Crunch time for the EU (Withdrawal) Bill

Posted in UK and EU legal framework

The EU (Withdrawal) Bill has returned to the House of Commons for its third reading and over two days (12 and 13 June), MPs voted on significant amendments which had been tabled by the House of Lords.

As detailed in our previous blog post, the Government had been defeated on 15 amendments in the House of Lords and prior to the Bill returning to the House of Commons, the Government published its response. A summary was published by the Institute for Government think tank.

The first day of the debate in the House of Commons centred on a House of Lords amendment tabled by Viscount Hailsham, which set out a timetable to ensure that MPs would be given a “meaningful vote” on the final terms of withdrawal and that the House of Commons would have the power to decide on next steps in the event of a “no deal” scenario. In an attempt to address concerns within its own party and avert the risk of defeat, the Government had previously proposed an “amendment in lieu” which would have allowed Parliament to vote on and approve the final terms of withdrawal but which put the Government (rather than Parliament) back in control of any next steps. It became clear, however, that the Government might be still heading for defeat, only averted due to last minute negotiations with “rebel” Conservative MPs, where assurances as to concessions gave the Government the support it needed to defeat Viscount Hailsham’s amendment by a majority of 26. On 14 June, the Government tabled a further amendment  to address the “meaningful vote” issue ahead of the amended Bill going back for further consideration to the House of Lords next week (18 June). However, it appears that what has been proposed might not be sufficient to satisfy opponents within the Prime Minister’s own party and an alternative amendment has also been tabled seeking to bolster the role of Parliament in the event of a no deal scenario. 

The Government was successful in securing a majority on all other votes before the House of Commons on the first day, in some cases proposing altered wording or “amendments in lieu” to the proposed House of Lords amendments.

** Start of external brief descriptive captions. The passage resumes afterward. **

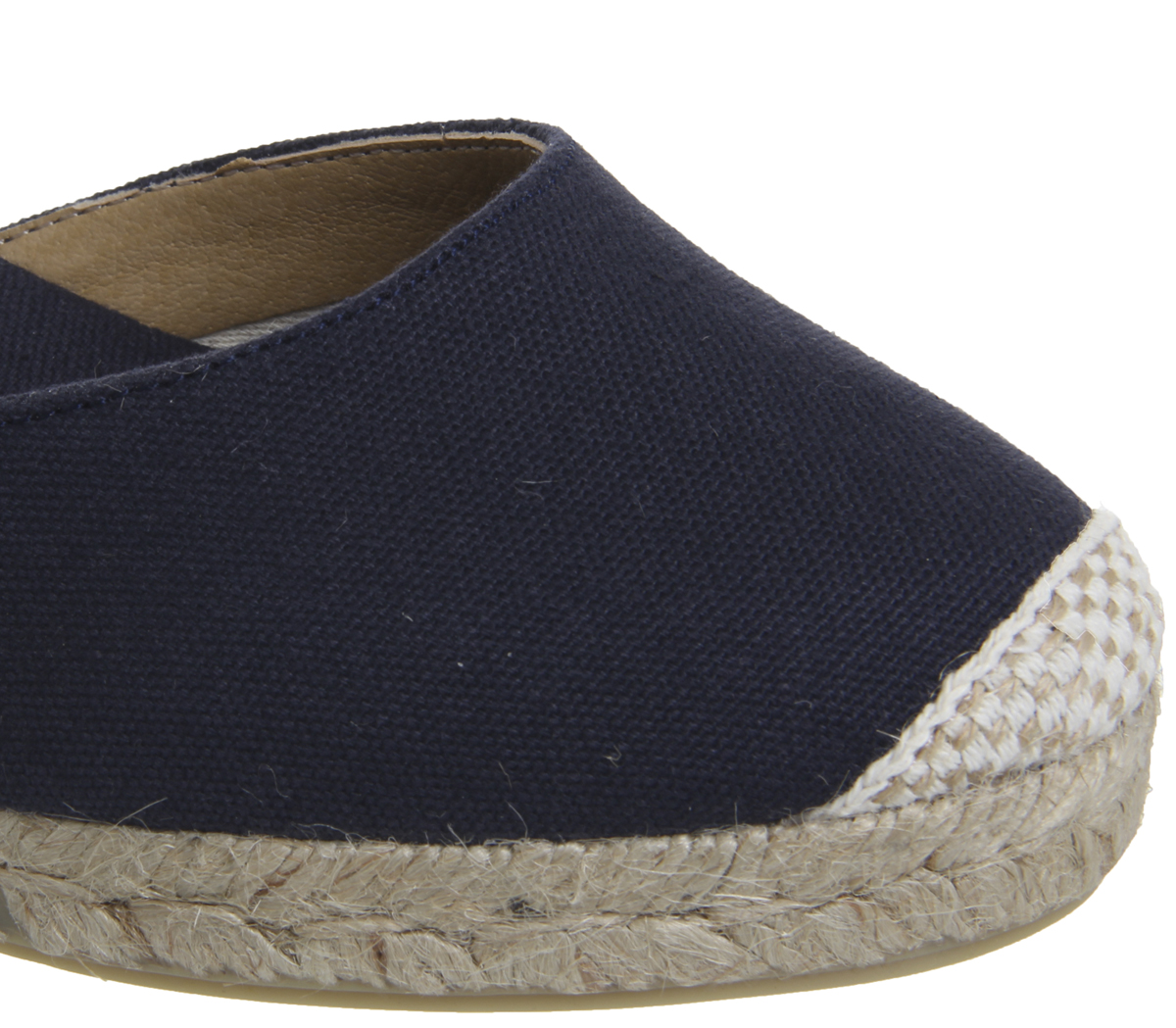 Womens-Office-Mini-Tie-Up-Two-Part-Espadrilles-Navy-Canvas-Heels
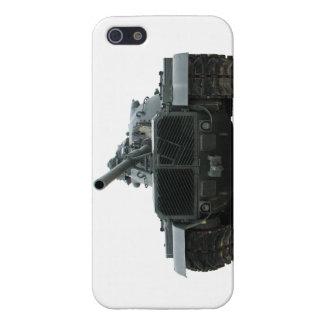 M60 Patton Tank iPhone 5/5S Case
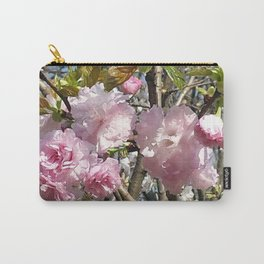 Peonies in Kawasaki Carry-All Pouch
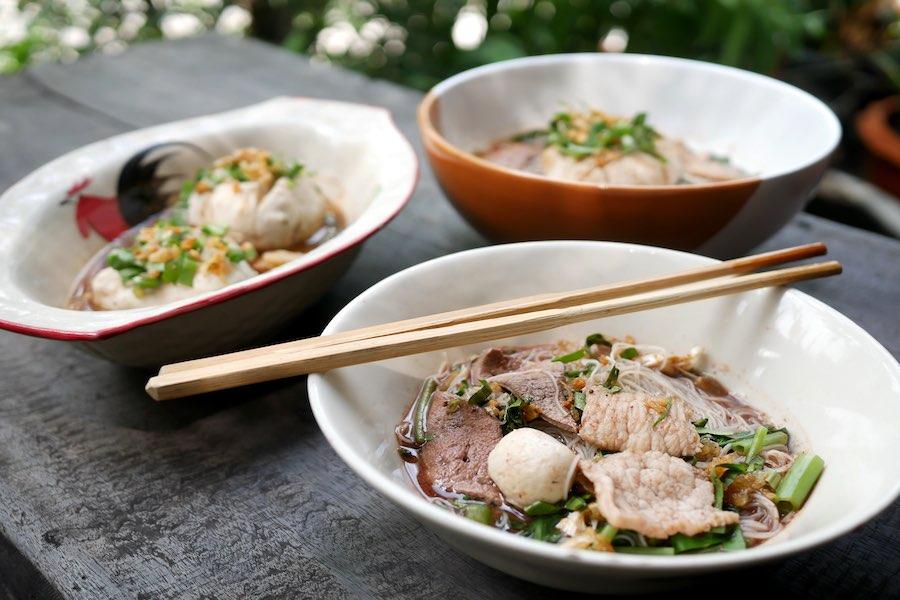 タイ料理:クイッティアオルア(ก๋วยเตี๋ยวเรือ)
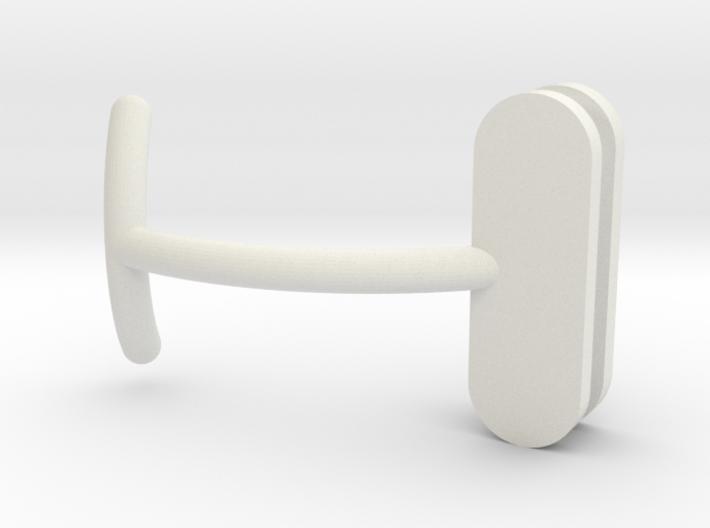 GlassKap Optigrab 3d printed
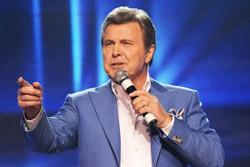 Лев Лещенко споет на«Венке дружбы»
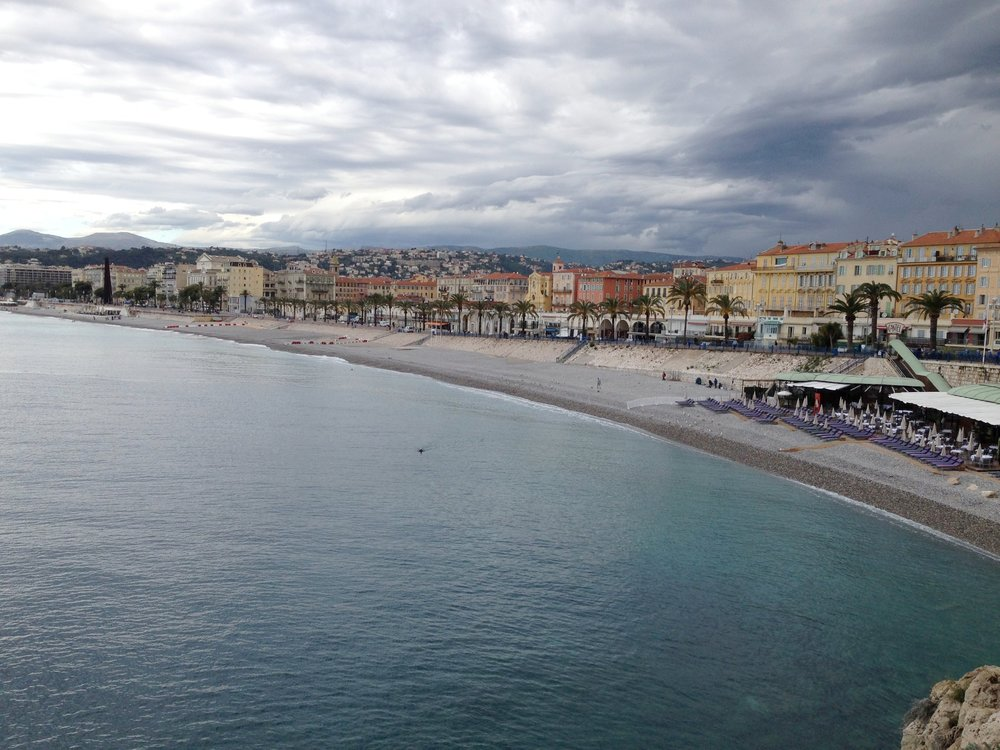 Nice beachfront: viewed from sea level near the #ILoveNice sculpture.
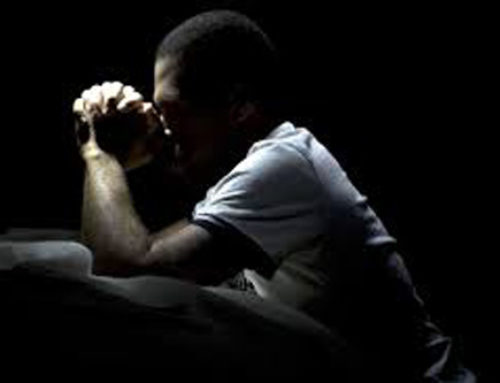 IT'S ME, OH LORD, STANDING IN THE NEED OF PRAYER!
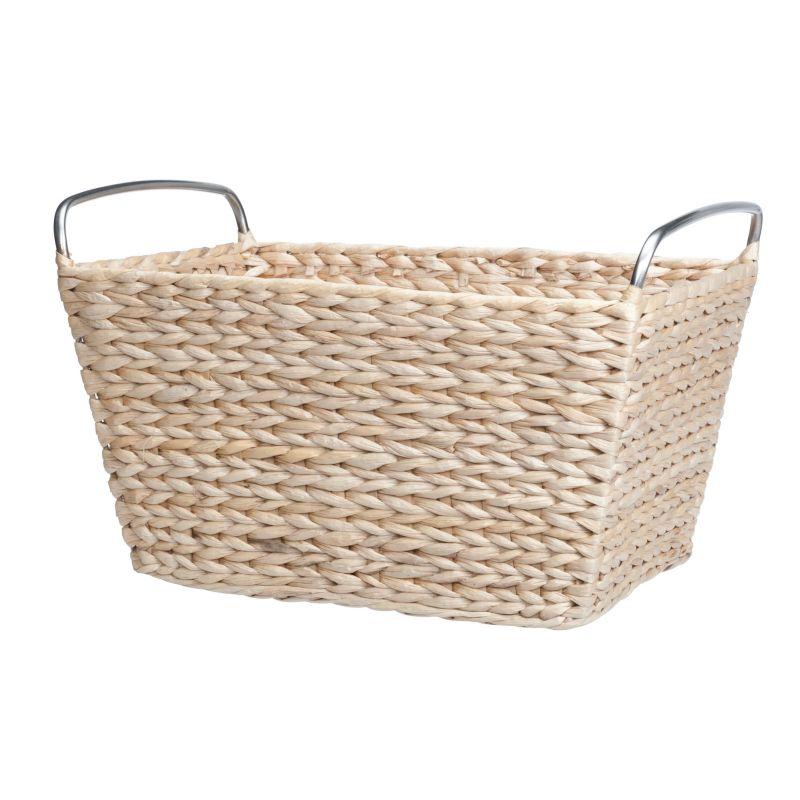 99 home basics under shelf basket small white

Amendments rejected by the House of Commons on the first day included an amendment aimed at limiting the use of “Henry VIII clauses” in the Bill (powers which enable Ministers to amend or repeal primary legislation by the use of secondary legislation) to when it is “necessary” rather than “appropriate” to do so and an amendment aimed at providing some flexibility in negotiation by removing a stipulated “exit” date of 29 March 2019 from the Bill.   The retention of a specific date in the Bill merely reflects the reality that the UK will leave the EU on 29 March 2019 pursuant to Article 50 of the Treaty on European Union, unless either the UK and the EU agree to extend the two year period for departure, or the Article 50 notice is withdrawn.  There is legal debate as to whether the Article 50 process can be stopped by a unilateral withdrawal of notice by the UK.

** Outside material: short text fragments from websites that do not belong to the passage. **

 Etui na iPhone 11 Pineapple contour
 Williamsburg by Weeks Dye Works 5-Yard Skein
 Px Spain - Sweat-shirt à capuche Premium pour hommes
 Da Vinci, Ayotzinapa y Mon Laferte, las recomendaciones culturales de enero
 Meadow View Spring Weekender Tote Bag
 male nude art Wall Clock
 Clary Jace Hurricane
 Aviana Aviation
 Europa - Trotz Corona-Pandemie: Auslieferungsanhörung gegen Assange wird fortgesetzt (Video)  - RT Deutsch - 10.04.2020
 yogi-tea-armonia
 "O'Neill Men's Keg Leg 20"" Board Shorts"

The key “vote” for the Government on day two of the debate related to an amendment which would have prevented repeal of the European Communities Act 1972 until Ministers had examined and presented options to Parliament on the possibility of staying in a Customs Union. This was expected to be a close vote because of cross-party support for staying in some form of Customs Union. However, an “amendment in lieu” by the Government requiring the Government to lay a statement before Parliament before October 2018 on steps taken to negotiate a Customs “arrangement” was sufficient to secure the support it needed to reject the Customs Union wording proposed by the House of Lords. 

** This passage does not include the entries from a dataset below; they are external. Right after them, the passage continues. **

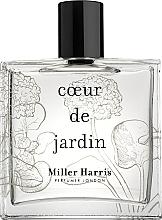 Düfte, Parfümerie und Kosmetik Miller Harris Coeur De Jardin - Eau de Parfum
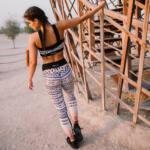 Bambara fitness leggings 'L'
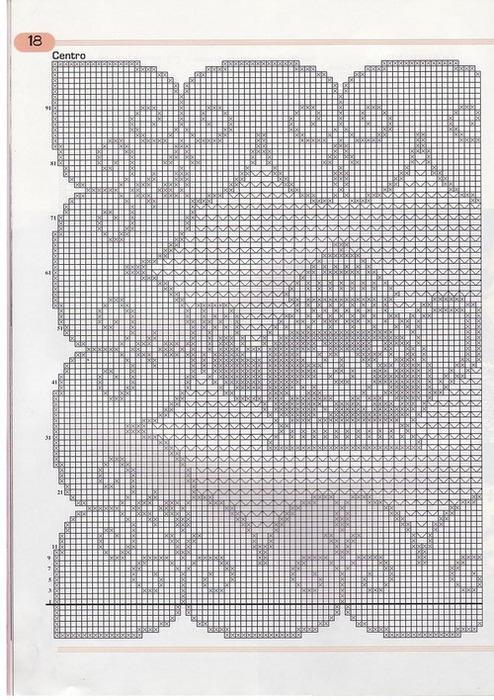 9be5c3c1a7e87c20med (494x700, 169Kb)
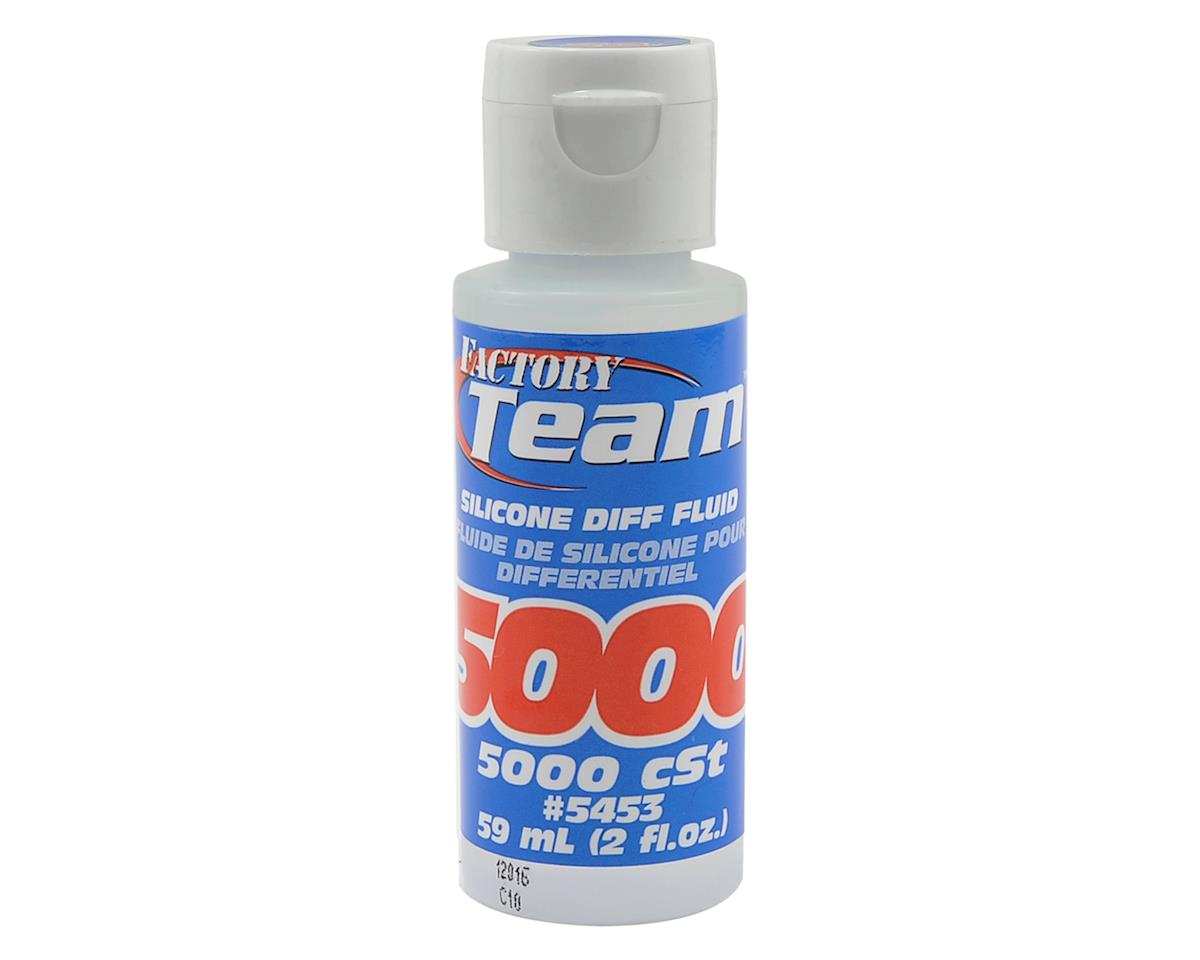 Silicone Differential Fluid (2oz) (5,000cst) by Team Associated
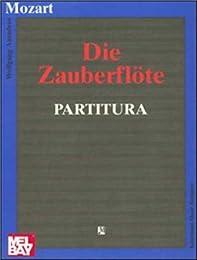 Die Zauberflote: Partitura (German Edition)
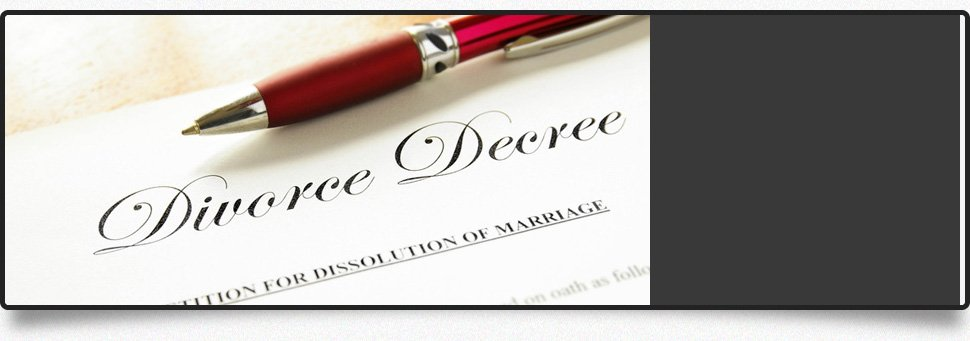 Divorce | Patchogue, NY | Law Office of Alan Raymond Barr, PC | 631-447-3400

Ultimately, the Government succeeded in reversing all of the House of Lords’ amendments with which it did not agree. The further amendments made to the Bill by the House of Commons at third reading stage now go back for consideration to the House of Lords. It is widely anticipated the Viscount Hailsham’s amendment will be reintroduced by the House of Lords in some form.  The Bill will continue to pass between the House of Lords and House of Commons in what is known as the “ping pong” phase before both Houses reach agreement on final wording and the bill is ready for Royal Assent.